16Passando lungo il mare di Galilea, vide Simone e Andrea, fratello di Simone, mentre gettavano le reti in mare; erano infatti pescatori.17Gesù disse loro: «Venite dietro a me, vi farò diventare pescatori di uomini». 18E subito lasciarono le reti e lo seguirono. 19Andando un poco oltre, vide Giacomo, figlio di Zebedeo, e Giovanni suo fratello, mentre anch'essi nella barca riparavano le reti. 20E subito li chiamò. Ed essi lasciarono il loro padre Zebedeo nella barca con i garzoni e andarono dietro a lui. (Mc 1,14-20)
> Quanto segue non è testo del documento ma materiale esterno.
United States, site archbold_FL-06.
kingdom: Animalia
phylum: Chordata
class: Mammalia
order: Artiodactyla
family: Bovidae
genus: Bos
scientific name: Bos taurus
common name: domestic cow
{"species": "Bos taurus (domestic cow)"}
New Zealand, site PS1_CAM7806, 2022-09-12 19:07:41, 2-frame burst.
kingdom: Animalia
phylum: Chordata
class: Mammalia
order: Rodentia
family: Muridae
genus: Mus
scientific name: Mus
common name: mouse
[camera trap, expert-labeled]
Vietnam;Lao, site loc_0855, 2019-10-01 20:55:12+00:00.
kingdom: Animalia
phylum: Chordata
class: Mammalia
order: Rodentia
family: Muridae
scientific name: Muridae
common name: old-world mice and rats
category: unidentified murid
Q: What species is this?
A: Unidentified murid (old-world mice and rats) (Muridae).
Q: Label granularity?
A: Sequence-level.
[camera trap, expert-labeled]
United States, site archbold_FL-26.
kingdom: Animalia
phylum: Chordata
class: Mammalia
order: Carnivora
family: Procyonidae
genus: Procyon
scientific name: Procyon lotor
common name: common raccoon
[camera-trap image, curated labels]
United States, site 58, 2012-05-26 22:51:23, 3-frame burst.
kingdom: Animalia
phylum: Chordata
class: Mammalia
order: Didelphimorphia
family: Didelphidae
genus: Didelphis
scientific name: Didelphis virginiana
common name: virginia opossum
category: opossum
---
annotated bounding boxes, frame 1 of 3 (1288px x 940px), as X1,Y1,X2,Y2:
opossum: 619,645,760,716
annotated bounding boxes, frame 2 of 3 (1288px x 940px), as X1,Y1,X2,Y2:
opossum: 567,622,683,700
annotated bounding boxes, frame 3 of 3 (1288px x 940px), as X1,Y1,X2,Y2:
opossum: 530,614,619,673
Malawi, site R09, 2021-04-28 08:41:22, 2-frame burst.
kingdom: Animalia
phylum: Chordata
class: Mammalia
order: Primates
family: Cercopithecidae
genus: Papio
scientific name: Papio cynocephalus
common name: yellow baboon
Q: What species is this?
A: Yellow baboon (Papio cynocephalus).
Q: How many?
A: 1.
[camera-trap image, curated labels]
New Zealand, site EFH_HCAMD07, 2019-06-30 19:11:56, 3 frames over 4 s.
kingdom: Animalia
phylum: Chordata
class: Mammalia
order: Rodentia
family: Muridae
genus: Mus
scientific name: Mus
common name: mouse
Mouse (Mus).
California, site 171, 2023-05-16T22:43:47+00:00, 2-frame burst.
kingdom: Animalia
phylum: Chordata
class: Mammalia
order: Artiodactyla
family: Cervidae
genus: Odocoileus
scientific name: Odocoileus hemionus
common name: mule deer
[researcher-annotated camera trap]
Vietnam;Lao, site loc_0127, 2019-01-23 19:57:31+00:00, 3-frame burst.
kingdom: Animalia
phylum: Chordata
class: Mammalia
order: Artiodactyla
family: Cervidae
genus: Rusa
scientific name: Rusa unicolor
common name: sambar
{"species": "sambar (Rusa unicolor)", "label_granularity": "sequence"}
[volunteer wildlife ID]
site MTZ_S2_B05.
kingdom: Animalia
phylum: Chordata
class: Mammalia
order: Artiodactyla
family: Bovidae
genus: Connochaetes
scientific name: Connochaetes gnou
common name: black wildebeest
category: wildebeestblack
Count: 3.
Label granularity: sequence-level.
Si tratta del primo incontro con Gesù, la vicenda del Battista fa da sfondo e la predicazione di Gesù viene sintetizzata “Il tempo è compiuto e il regno di Dio è vicino; convertitevi e credete nel Vangelo”. Nello stile sobrio ed essenziale di Marco l’incontro con Gesù, l’ascolto della sua parola e del suo invito non è solo un fatto cronologico, ma un momento iniziale e fondante. Anche per noi sacerdoti tutto comincia dalla fede che condividiamo con il popolo di Dio. Che abbiamo ricevuto in dono, solitamente da persone a noi care. Qui si nasconde il germe della nostra vocazione. “Venite dietro a me, vi farò diventare pescatori di uomini” (Mc 1,17). Se non diveniamo credenti non potremo realizzare la nostra vocazione sacerdotale, solo la fede può dare forma cristiana alla nostra vita. Riconoscerci nella fede del popolo cristiano è condizione indispensabile per qualsiasi efficacia missionaria. Papa Francesco Il clericalismo, favorito sia dagli stessi sacerdoti sia dai laici, genera una scissione nel corpo ecclesiale che fomenta e aiuta a perpetuare molti dei mali che oggi denunciamo. Dire no all’abuso significa dire con forza no a qualsiasi forma di clericalismo. E’ sempre bene ricordare che il Signore, «nella storia della salvezza, ha salvato un popolo. Non esiste piena identità senza appartenenza a un popolo. (Lettera di Papa Francesco al popolo di Dio)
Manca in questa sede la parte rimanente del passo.